Barb, I am not sure if I understand or maybe it is you. Dome is plaster with a venitian finish. Light is -1930-made from the new wonder metal at that time-aluminum. We remodeled our house around those lights. Yes we are just a little crazy!!!!!!!!!!!!! Light sare from a time when we knew how to make quality items that would last a lifetime and with craftmanship that was timeless...............


----------



## BarbS (May 13, 2012)

Mike1950 said:


> Barb, I am not sure if I understand or maybe it is you. Dome is plaster with a venitian finish. Light is -1930-made from the new wonder metal at that time-aluminum. We remodeled our house around those lights.

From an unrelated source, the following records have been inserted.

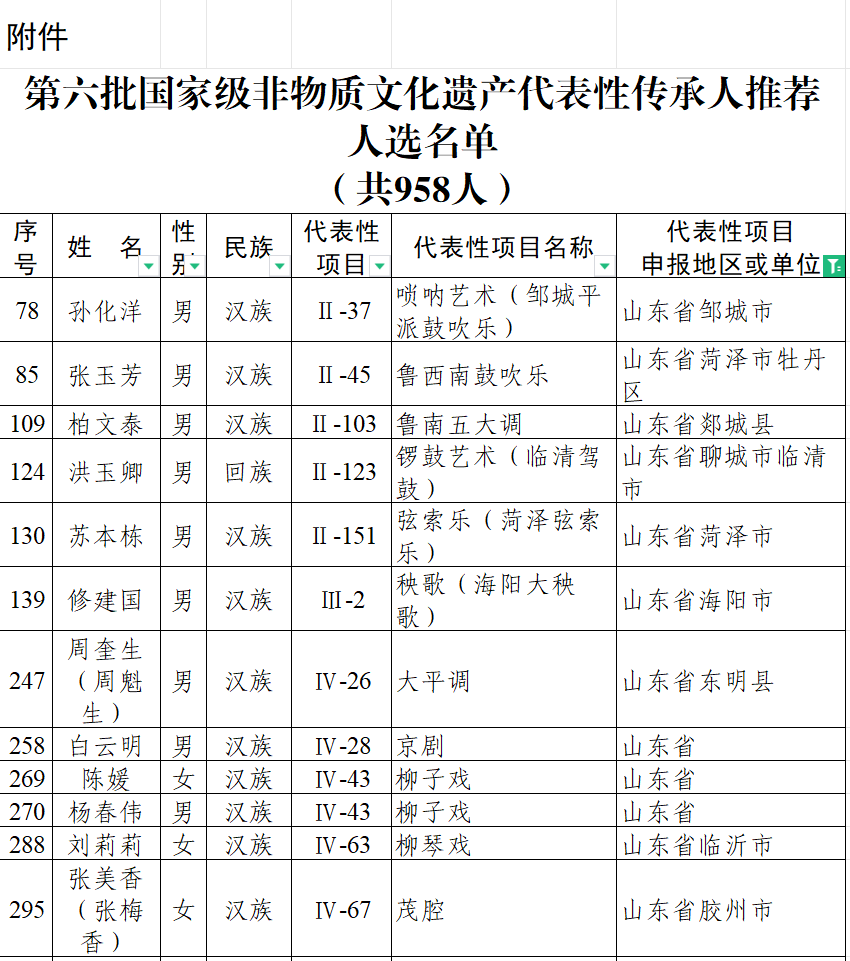 附件

第六批国家级非物质文化遗产代表性传承人推荐人选名单
（共958人）

| 序号 | 姓　名 | 性别 | 民族 | 代表性项目 | 代表性项目名称 | 代表性项目申报地区或单位 |
|---|---|---|---|---|---|---|
| 78 | 孙化洋 | 男 | 汉族 | Ⅱ-37 | 唢呐艺术（邹城平派鼓吹乐） | 山东省邹城市 |
| 85 | 张玉芳 | 男 | 汉族 | Ⅱ-45 | 鲁西南鼓吹乐 | 山东省菏泽市牡丹区 |
| 109 | 柏文泰 | 男 | 汉族 | Ⅱ-103 | 鲁南五大调 | 山东省郯城县 |
| 124 | 洪玉卿 | 男 | 回族 | Ⅱ-123 | 锣鼓艺术（临清驾鼓） | 山东省聊城市临清市 |
| 130 | 苏本栋 | 男 | 汉族 | Ⅱ-151 | 弦索乐（菏泽弦索乐） | 山东省菏泽市 |
| 139 | 修建国 | 男 | 汉族 | Ⅲ-2 | 秧歌（海阳大秧歌） | 山东省海阳市 |
| 247 | 周奎生（周魁生） | 男 | 汉族 | Ⅳ-26 | 大平调 | 山东省东明县 |
| 258 | 白云明 | 男 | 汉族 | Ⅳ-28 | 京剧 | 山东省 |
| 269 | 陈媛 | 女 | 汉族 | Ⅳ-43 | 柳子戏 | 山东省 |
| 270 | 杨春伟 | 男 | 汉族 | Ⅳ-43 | 柳子戏 | 山东省 |
| 288 | 刘莉莉 | 女 | 汉族 | Ⅳ-63 | 柳琴戏 | 山东省临沂市 |
| 295 | 张美香（张梅香） | 女 | 汉族 | Ⅳ-67 | 茂腔 | 山东省胶州市 |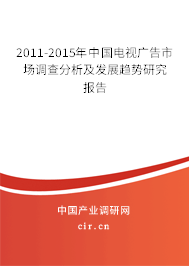 2011-2015年中国电视广告市场调查分析及发展趋势研究报告

中国产业调研网

cir.cn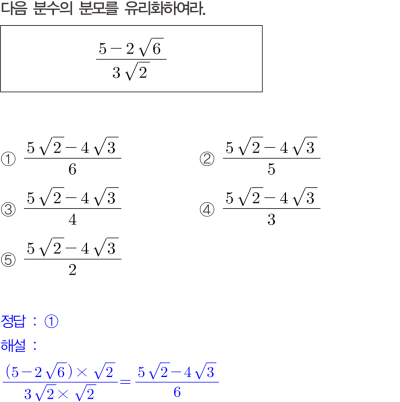 다음 분수의 분모를 유리화하여라.

$\frac{5-2\sqrt{6}}{3\sqrt{2}}$

① $\frac{5\sqrt{2}-4\sqrt{3}}{6}$

② $\frac{5\sqrt{2}-4\sqrt{3}}{5}$

③ $\frac{5\sqrt{2}-4\sqrt{3}}{4}$

④ $\frac{5\sqrt{2}-4\sqrt{3}}{3}$

⑤ $\frac{5\sqrt{2}-4\sqrt{3}}{2}$

정답 : ①

해설 :

$\frac{(5-2\sqrt{6})\times\sqrt{2}}{3\sqrt{2}\times\sqrt{2}}=\frac{5\sqrt{2}-4\sqrt{3}}{6}$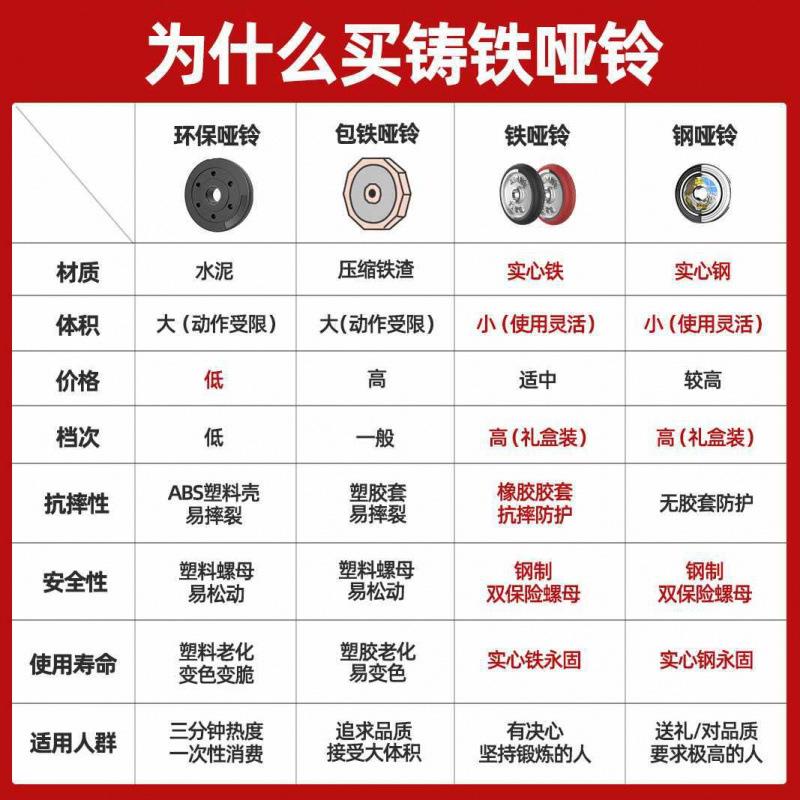 为什么买铸铁哑铃

| | 环保哑铃 | 包铁哑铃 | 铁哑铃 | 钢哑铃 |
|---|---|---|---|---|
| 材质 | 水泥 | 压缩铁渣 | 实心铁 | 实心钢 |
| 体积 | 大（动作受限） | 大（动作受限） | 小（使用灵活） | 小（使用灵活） |
| 价格 | 低 | 高 | 适中 | 较高 |
| 档次 | 低 | 一般 | 高（礼盒装） | 高（礼盒装） |
| 抗摔性 | ABS塑料壳 易摔裂 | 塑胶套 易摔裂 | 橡胶胶套 抗摔防护 | 无胶套防护 |
| 安全性 | 塑料螺母 易松动 | 塑料螺母 易松动 | 钢制 双保险螺母 | 钢制 双保险螺母 |
| 使用寿命 | 塑料老化 变色变脆 | 塑胶老化 易变色 | 实心铁永固 | 实心钢永固 |
| 适用人群 | 三分钟热度 一次性消费 | 追求品质 接受大体积 | 有决心 坚持锻炼的人 | 送礼/对品质 要求极高的人 |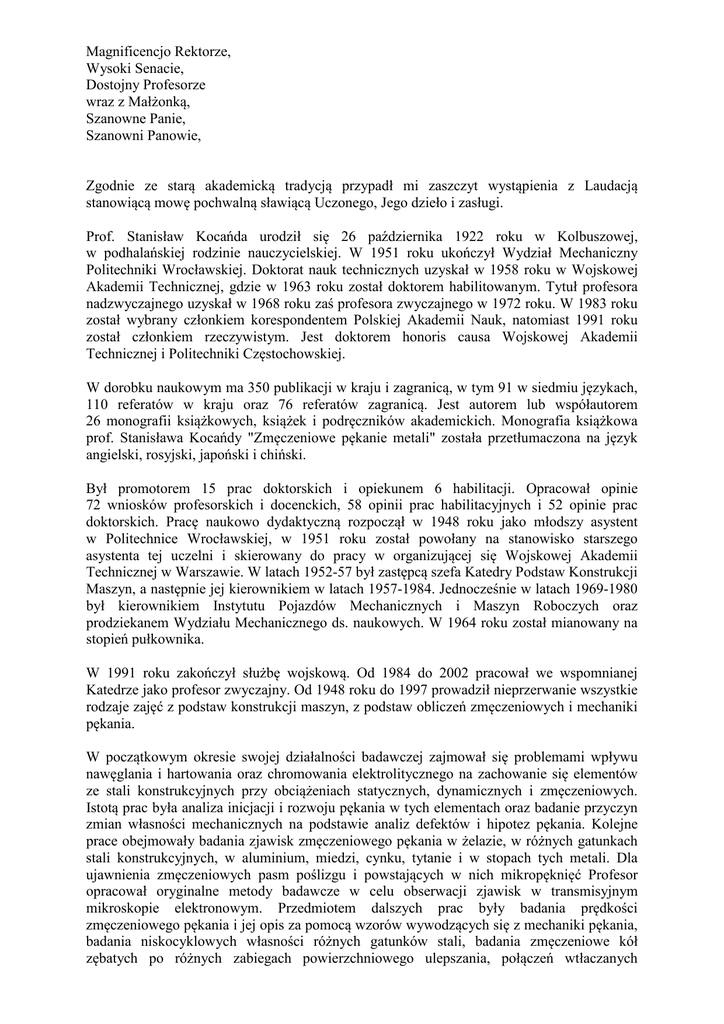 Magnificencjo Rektorze,
Wysoki Senacie,
Dostojny Profesorze
wraz z Małżonką,
Szanowne Panie,
Szanowni Panowie,

Zgodnie ze starą akademicką tradycją przypadł mi zaszczyt wystąpienia z Laudacją stanowiącą mowę pochwalną sławiącą Uczonego, Jego dzieło i zasługi.

Prof. Stanisław Kocańda urodził się 26 października 1922 roku w Kolbuszowej, w podhalańskiej rodzinie nauczycielskiej. W 1951 roku ukończył Wydział Mechaniczny Politechniki Wrocławskiej. Doktorat nauk technicznych uzyskał w 1958 roku w Wojskowej Akademii Technicznej, gdzie w 1963 roku został doktorem habilitowanym. Tytuł profesora nadzwyczajnego uzyskał w 1968 roku zaś profesora zwyczajnego w 1972 roku. W 1983 roku został wybrany członkiem korespondentem Polskiej Akademii Nauk, natomiast 1991 roku został członkiem rzeczywistym. Jest doktorem honoris causa Wojskowej Akademii Technicznej i Politechniki Częstochowskiej.

W dorobku naukowym ma 350 publikacji w kraju i zagranicą, w tym 91 w siedmiu językach, 110 referatów w kraju oraz 76 referatów zagranicą. Jest autorem lub współautorem 26 monografii książkowych, książek i podręczników akademickich. Monografia książkowa prof. Stanisława Kocańdy "Zmęczeniowe pękanie metali" została przetłumaczona na język angielski, rosyjski, japoński i chiński.

Był promotorem 15 prac doktorskich i opiekunem 6 habilitacji. Opracował opinie 72 wniosków profesorskich i docenckich, 58 opinii prac habilitacyjnych i 52 opinie prac doktorskich. Pracę naukowo dydaktyczną rozpoczął w 1948 roku jako młodszy asystent w Politechnice Wrocławskiej, w 1951 roku został powołany na stanowisko starszego asystenta tej uczelni i skierowany do pracy w organizującej się Wojskowej Akademii Technicznej w Warszawie. W latach 1952-57 był zastępcą szefa Katedry Podstaw Konstrukcji Maszyn, a następnie jej kierownikiem w latach 1957-1984. Jednocześnie w latach 1969-1980 był kierownikiem Instytutu Pojazdów Mechanicznych i Maszyn Roboczych oraz prodziekanem Wydziału Mechanicznego ds. naukowych. W 1964 roku został mianowany na stopień pułkownika.

W 1991 roku zakończył służbę wojskową. Od 1984 do 2002 pracował we wspomnianej Katedrze jako profesor zwyczajny. Od 1948 roku do 1997 prowadził nieprzerwanie wszystkie rodzaje zajęć z podstaw konstrukcji maszyn, z podstaw obliczeń zmęczeniowych i mechaniki pękania.

W początkowym okresie swojej działalności badawczej zajmował się problemami wpływu nawęglania i hartowania oraz chromowania elektrolitycznego na zachowanie się elementów ze stali konstrukcyjnych przy obciążeniach statycznych, dynamicznych i zmęczeniowych. Istotą prac była analiza inicjacji i rozwoju pękania w tych elementach oraz badanie przyczyn zmian własności mechanicznych na podstawie analiz defektów i hipotez pękania. Kolejne prace obejmowały badania zjawisk zmęczeniowego pękania w żelazie, w różnych gatunkach stali konstrukcyjnych, w aluminium, miedzi, cynku, tytanie i w stopach tych metali. Dla ujawnienia zmęczeniowych pasm poślizgu i powstających w nich mikropęknięć Profesor opracował oryginalne metody badawcze w celu obserwacji zjawisk w transmisyjnym mikroskopie elektronowym. Przedmiotem dalszych prac były badania prędkości zmęczeniowego pękania i jej opis za pomocą wzorów wywodzących się z mechaniki pękania, badania niskocyklowych własności różnych gatunków stali, badania zmęczeniowe kół zębatych po różnych zabiegach powierzchniowego ulepszania, połączeń wtłaczanych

Yes we are just a little crazy!!!!!!!!!!!!! Light sare from a time when we knew how to make quality items that would last a lifetime and with craftmanship that was timeless...............



Ah! you were going on about turners and not getting the 'bowl the right side up.' Sometimes it's hard to tell the facts from the BS around here!


----------



## Kevin (May 13, 2012)

BarbS said:


> ..Sometimes it's hard to tell the facts from the BS around here!



No no my dear lady (happy mom's day btw). It's real easy to tell the facts from the BS. Look at the post, and if the poster has a username of Mike1950, bigcouger, or JoeRebuild then it is very likely BS. To get the facts you have to look for usernames like Kevin, and , and I cannot think of any others at the moment except for maybe admin and perhaps BarbS.


----------



## BarbS (May 13, 2012)

Kevin said:


> BarbS said:
> 
> 
> > ..Sometimes it's hard to tell the facts from the BS around here!
> ...



LOL ... you 'Southern Gents' are incorrigible! And I'm wising up to Mike1950.


----------



## Mike1950 (May 13, 2012)

ARRRGGGGHHHHHHH Speaking of BS where is my shovel.......... Barb, Original post was sort of a joke but also not. To make that dome you have the framework, metal lath and then plaster. There was a pipe from the floor to the middle of the dome and a screed mounted to pipe so it could spin and form the shapes. A plasterers lathe-well sort of -that is where the 3/4 human power comes in-me. Just showing the closet I have come to lathe work. They were difficult to do but the fun part of what I did.


----------



## BarbS (May 13, 2012)

Mike1950 said:


> ARRRGGGGHHHHHHH Speaking of BS where is my shovel.......... Barb, Original post was sort of a joke but also not. To make that dome you have the framework, metal lath and then plaster. There was a pipe from the floor to the middle of the dome and a screed mounted to pipe so it could spin and form the shapes. A plasterers lathe-well sort of -that is where the 3/4 human power comes in-me. Just showing the closet I have come to lathe work. They were difficult to do but the fun part of what I did.



Good grief, Mike~ I can see me trying that (or you coaching me with an evil grin) and slinging raw plaster all over creation while standing underneath it! What a process!


----------